WORK INSTRUCTION » Leave every picture behind and copy the rest of the entries below exactly.
-------
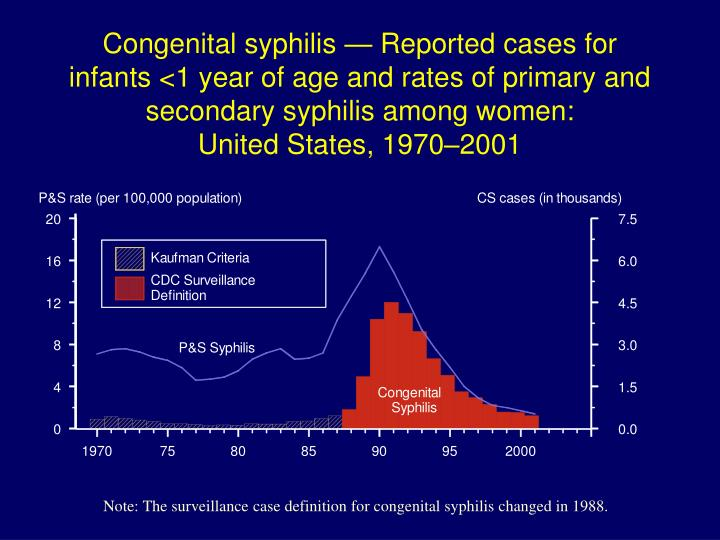 Congenital syphilis — Reported cases for infants <1 year of age and rates of primary and secondary syphilis among women:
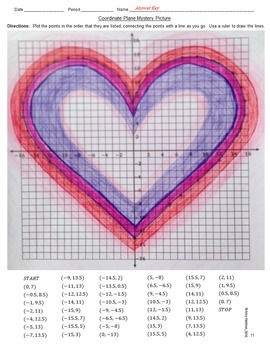 Heart Mystery Picture - Graphing on the Coordinate Plane (Four Quadrants)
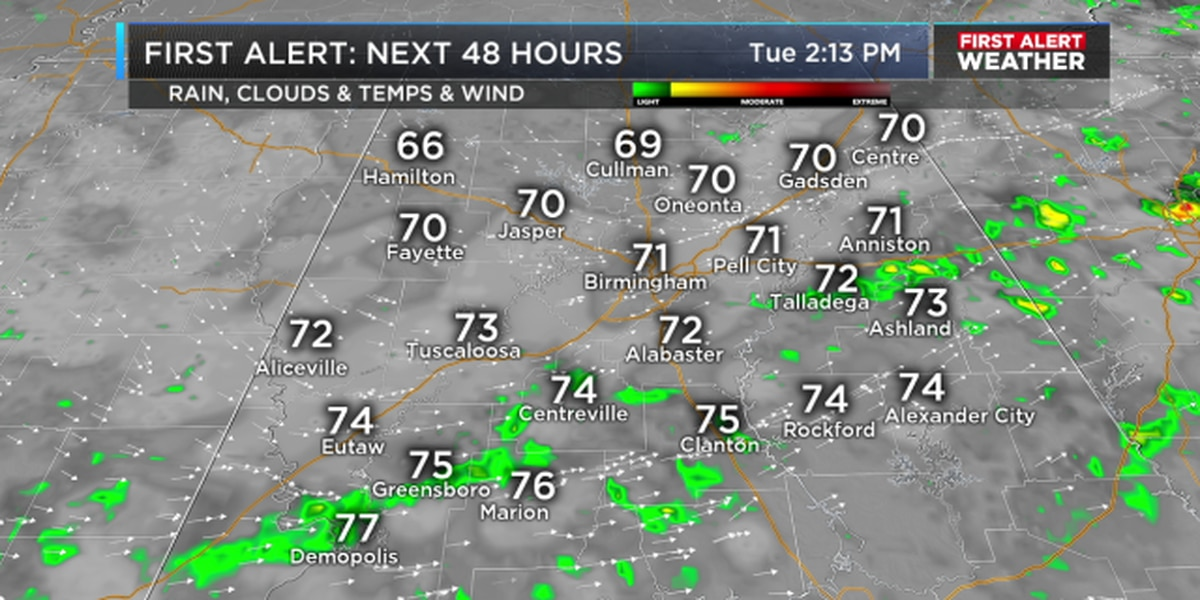 FIRST ALERT: Areas of mist, passing showers Tuesday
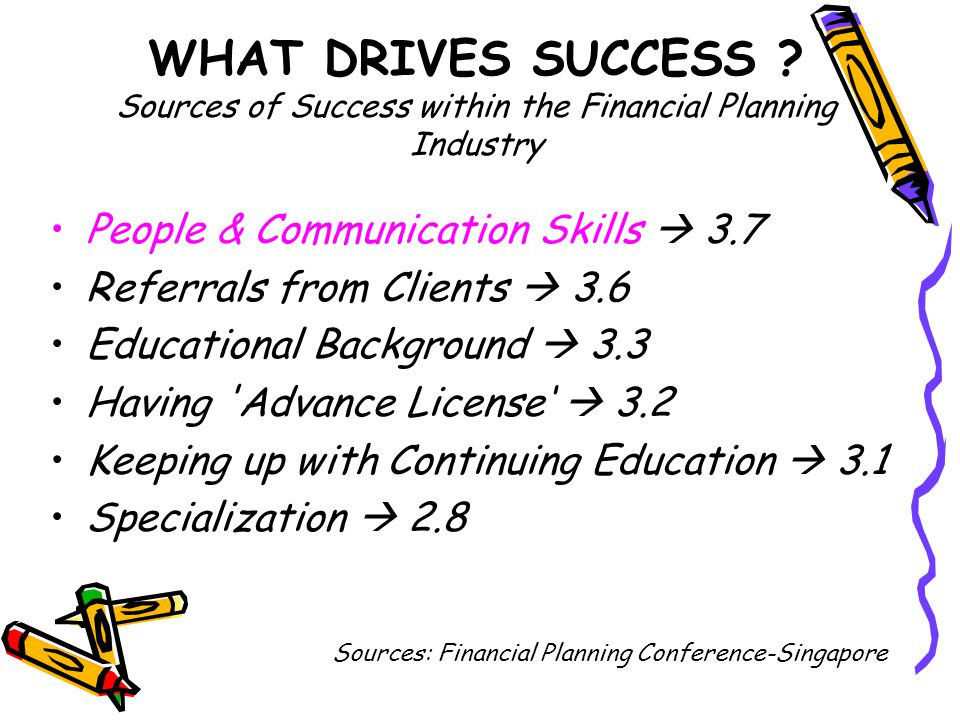 WHAT DRIVES SUCCESS Sources of Success within the Financial Planning Industry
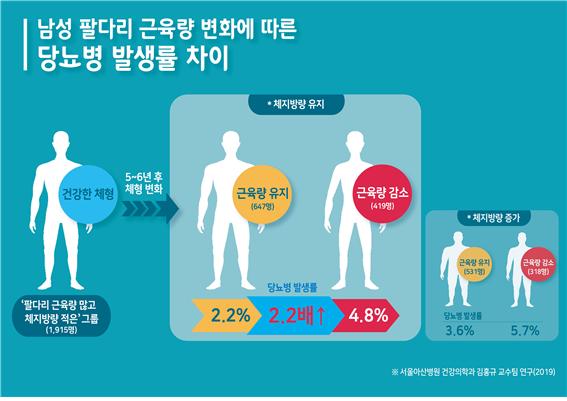 팔다리 근육량 줄어든 남성, 당뇨병 발병 위험 2배↑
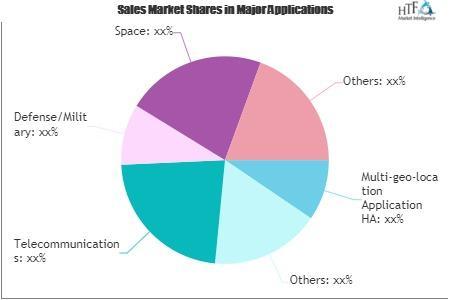 High Availability Software Market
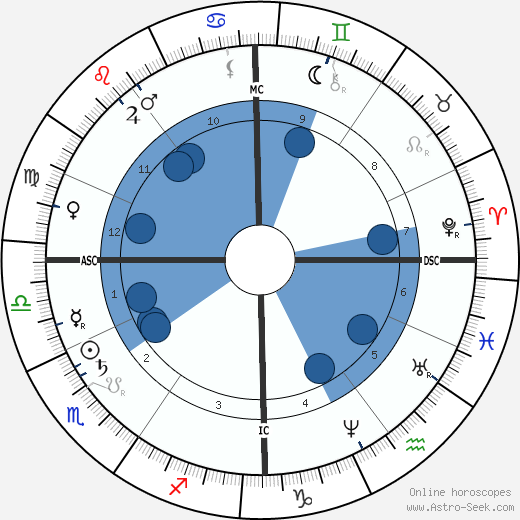 Simon Wolf wikipedia, horoscope, astrology, instagram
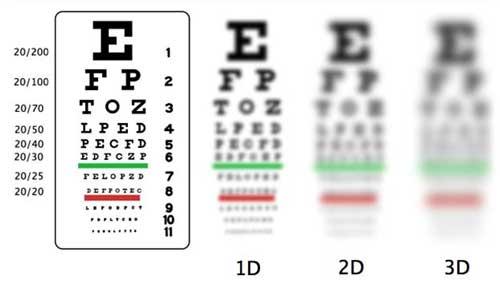 Макияж для глаз с очками для близорукости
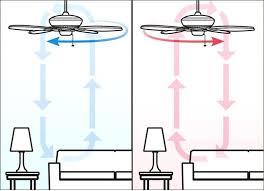 which way should a ceiling fan turn in the summer which way should a ceiling fan turn in the summertime www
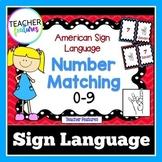 SIGN LANGUAGE Number Match (0-9)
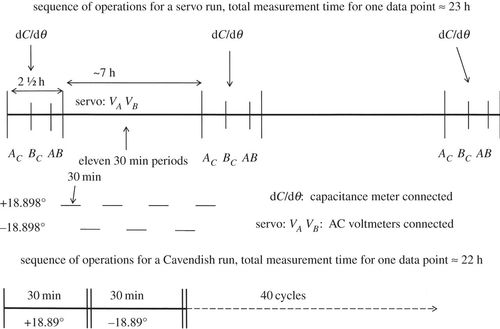 The BIPM measurements of the Newtonian constant of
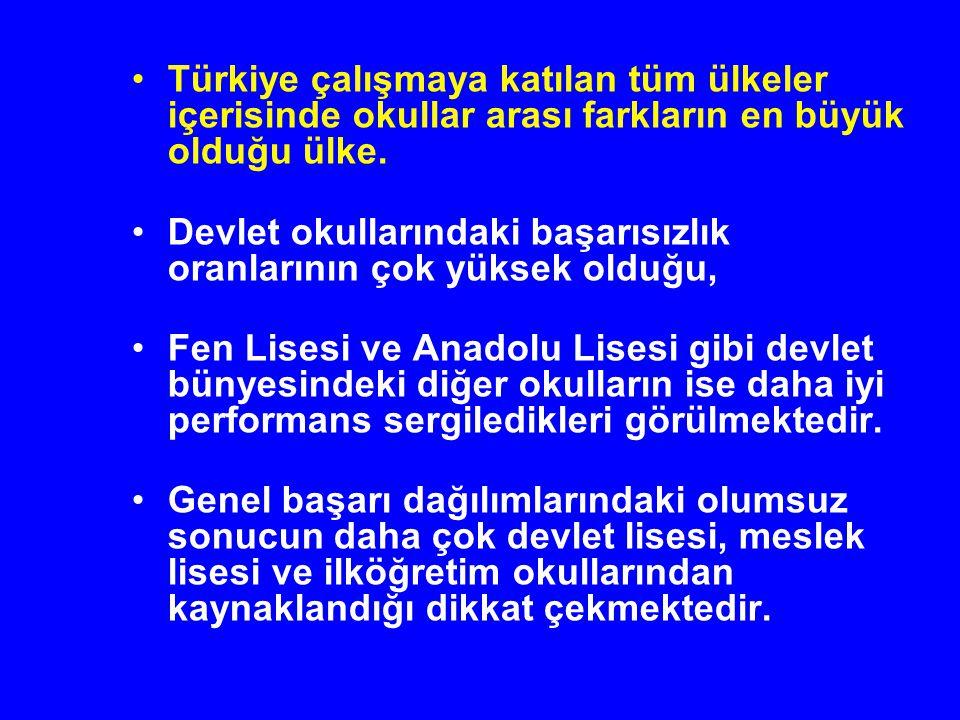 Türkiye çalışmaya katılan tüm ülkeler içerisinde okullar arası farkların en büyük olduğu ülke.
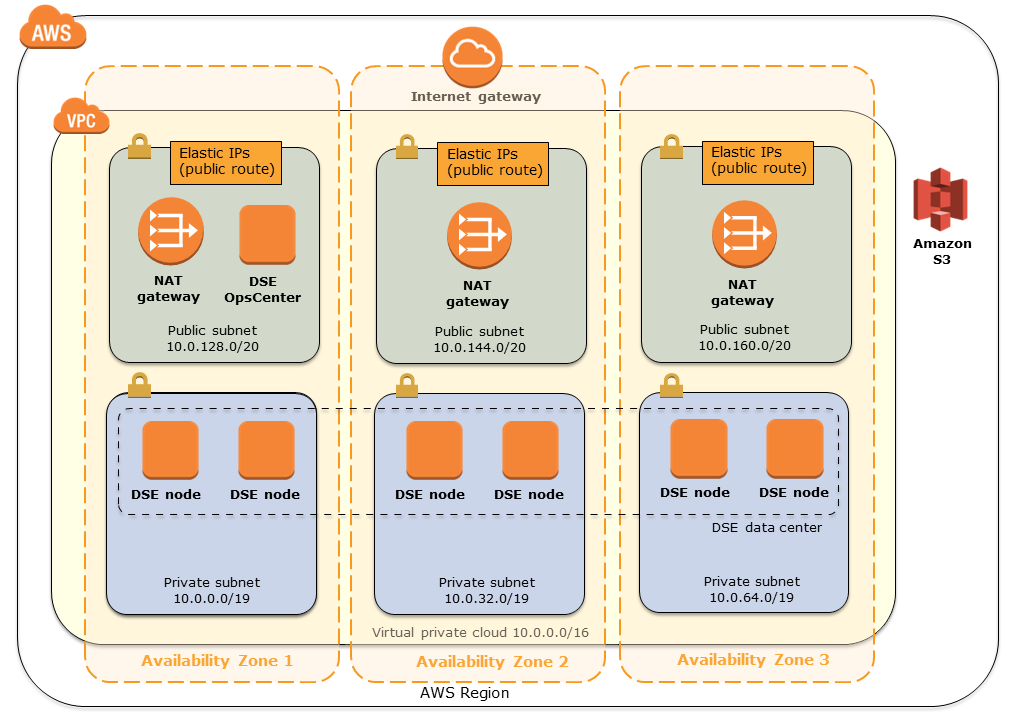 Quick Start architecture for data warehouse modernization on AWS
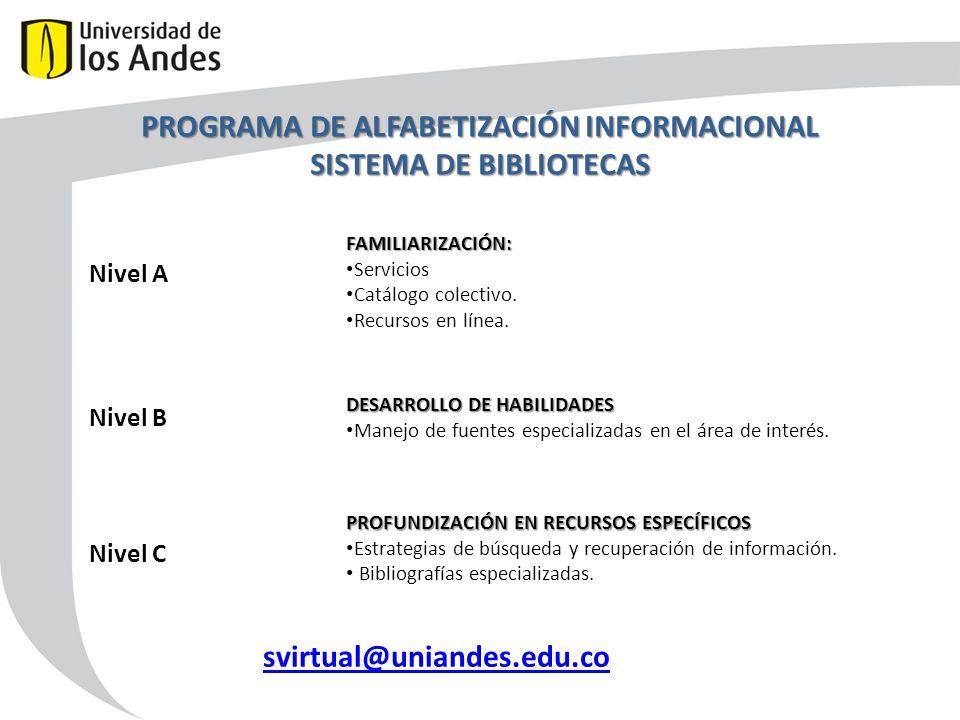 PROGRAMA DE ALFABETIZACIÓN INFORMACIONAL SISTEMA DE BIBLIOTECAS Nivel AFAMILIARIZACIÓN: Servicios Catálogo colectivo.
-------
REPLY TO THE EXERCISE »
 Congenital syphilis — Reported cases for infants <1 year of age and rates of primary and secondary syphilis among women:
 Heart Mystery Picture - Graphing on the Coordinate Plane (Four Quadrants)
 FIRST ALERT: Areas of mist, passing showers Tuesday
 WHAT DRIVES SUCCESS Sources of Success within the Financial Planning Industry
 팔다리 근육량 줄어든 남성, 당뇨병 발병 위험 2배↑
 High Availability Software Market
 Simon Wolf wikipedia, horoscope, astrology, instagram
 Макияж для глаз с очками для близорукости
 which way should a ceiling fan turn in the summer which way should a ceiling fan turn in the summertime www
 SIGN LANGUAGE Number Match (0-9)
 The BIPM measurements of the Newtonian constant of
 Türkiye çalışmaya katılan tüm ülkeler içerisinde okullar arası farkların en büyük olduğu ülke.
 Quick Start architecture for data warehouse modernization on AWS
 PROGRAMA DE ALFABETIZACIÓN INFORMACIONAL SISTEMA DE BIBLIOTECAS Nivel AFAMILIARIZACIÓN: Servicios Catálogo colectivo.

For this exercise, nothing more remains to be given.